** Exercise materials **
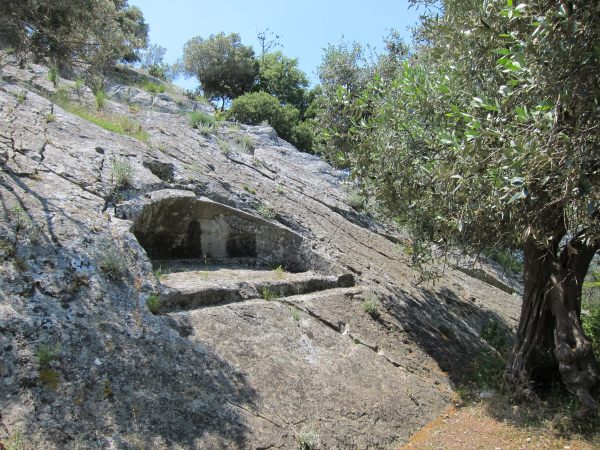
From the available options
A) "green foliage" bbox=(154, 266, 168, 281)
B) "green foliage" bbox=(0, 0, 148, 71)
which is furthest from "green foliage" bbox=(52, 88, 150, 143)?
"green foliage" bbox=(154, 266, 168, 281)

** Problem to solve **
Return every line of the records above verbatim, leaving out the pictures.

** In response **
From the available options
A) "green foliage" bbox=(154, 266, 168, 281)
B) "green foliage" bbox=(0, 0, 148, 71)
which is furthest from "green foliage" bbox=(52, 88, 150, 143)?
"green foliage" bbox=(154, 266, 168, 281)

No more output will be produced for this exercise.